SUPPLIED TEXT >>

+-------+


    Differentiation – The physiological and morphological changes that occur in cells, tissues, or organs during development and maturation.

    Double-Cropping – Fruiting a primocane-fruiting raspberry in fall and again in summer, rather than allowing canes to fruit only once in the fall before removing all canes.

    Drupelet – The small sections of a raspberry or blackberry fruit, each containing a seed.

    Entomology – The study of insects.

    Evapotranspiration – The total water lost through evaporation from the soil surface and from transpiration through the plant.

    Fall-Fruiting – A raspberry which forms fruit on the tops of first-year vegetative primocanes near the end of the growing season; also known as primocane-fruiting.

    Fibrous Root – A type of root system characterized by many branches of fine roots.

    Floricane – The second-year cane which overwintered and will fruit and die in the current year.

+-------+

THINGS TO DO >>
- A) Copy the berry glossary word for word, starting at "Double-Cropping – Fruiting a" and ending at "removing all canes.".
- B) Extend the berry glossary past its final entry with further terms in the same style.

GIVEN MATERIAL >>
+-------+

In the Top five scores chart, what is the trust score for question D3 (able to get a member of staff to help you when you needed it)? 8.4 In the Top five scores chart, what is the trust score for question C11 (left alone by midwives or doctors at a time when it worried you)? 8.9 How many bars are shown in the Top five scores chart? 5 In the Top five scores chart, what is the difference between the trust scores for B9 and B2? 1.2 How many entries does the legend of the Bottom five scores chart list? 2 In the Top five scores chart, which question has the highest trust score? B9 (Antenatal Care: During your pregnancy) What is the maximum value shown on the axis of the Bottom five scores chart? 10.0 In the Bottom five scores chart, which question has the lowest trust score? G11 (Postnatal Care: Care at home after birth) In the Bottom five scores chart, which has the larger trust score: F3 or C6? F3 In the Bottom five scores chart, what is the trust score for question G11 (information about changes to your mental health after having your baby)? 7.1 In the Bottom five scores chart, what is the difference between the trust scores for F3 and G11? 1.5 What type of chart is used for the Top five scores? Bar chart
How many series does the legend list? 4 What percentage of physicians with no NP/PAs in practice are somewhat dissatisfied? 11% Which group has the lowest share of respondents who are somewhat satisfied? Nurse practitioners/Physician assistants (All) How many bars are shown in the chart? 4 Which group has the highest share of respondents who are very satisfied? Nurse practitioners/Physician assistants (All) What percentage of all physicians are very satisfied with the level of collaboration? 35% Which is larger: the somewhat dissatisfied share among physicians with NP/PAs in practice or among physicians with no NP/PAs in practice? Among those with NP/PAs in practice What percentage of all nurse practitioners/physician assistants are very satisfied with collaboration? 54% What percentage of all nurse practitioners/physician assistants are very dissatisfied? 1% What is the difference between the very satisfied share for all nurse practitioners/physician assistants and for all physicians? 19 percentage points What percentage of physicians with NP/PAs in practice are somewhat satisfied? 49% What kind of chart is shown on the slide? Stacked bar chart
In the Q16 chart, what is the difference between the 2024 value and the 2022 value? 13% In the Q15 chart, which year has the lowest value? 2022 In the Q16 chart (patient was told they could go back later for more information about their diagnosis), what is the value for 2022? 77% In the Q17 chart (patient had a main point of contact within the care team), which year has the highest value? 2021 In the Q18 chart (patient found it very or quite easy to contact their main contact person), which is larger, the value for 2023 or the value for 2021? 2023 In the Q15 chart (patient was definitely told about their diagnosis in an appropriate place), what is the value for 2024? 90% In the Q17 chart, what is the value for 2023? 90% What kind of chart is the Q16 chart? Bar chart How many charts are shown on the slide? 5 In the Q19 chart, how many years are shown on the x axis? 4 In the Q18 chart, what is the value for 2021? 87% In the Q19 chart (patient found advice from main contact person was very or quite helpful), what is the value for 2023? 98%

+-------+

TASK-BY-TASK ANSWERS >>
- A)
Double-Cropping – Fruiting a primocane-fruiting raspberry in fall and again in summer, rather than allowing canes to fruit only once in the fall before removing all canes.

- B)
    Floricane-Fruiting – A raspberry which forms fruit only on second-year canes in late spring or summer; the same as summer-fruiting.

    Germplasm – A collection of genetically diverse plants, including wild material, which can be used to improve cultivated plants through breeding.

    Green Manure Crop – A crop that will be incorporated into the soil for improving soil fertility and tilth.

    Hardiness – The ability of a plant to withstand cold temperatures.

    Leather Bud – Buds at the base of a cane, often underground, which have the capacity to grow into a primocane.

    Node – The point of attachment of buds or laterals to the main cane.

    Oviposition – The laying of an egg by an insect.

    Pathology – The study of diseases and the organisms that cause them.

    Perennial – A plant or plant part that lives for more than two years.

    pH – A measure of the acidity or alkalinity of the soil, ranging from 0 to 14; a low pH indicates acidic soil, a pH of 7 is neutral, and a high pH indicates an alkaline soil.

    Photosynthesis – The process in a plant of making sugars for growth and respiration from the raw products of water, carbon dioxide, and sunlight.

    Phytotoxicity – The ability of a chemical substance to cause harm to a plant, often used to characterize the effect of a herbicide on crops.

    Pistil – The female reproductive organ of a flower from which the fruit will ultimately develop.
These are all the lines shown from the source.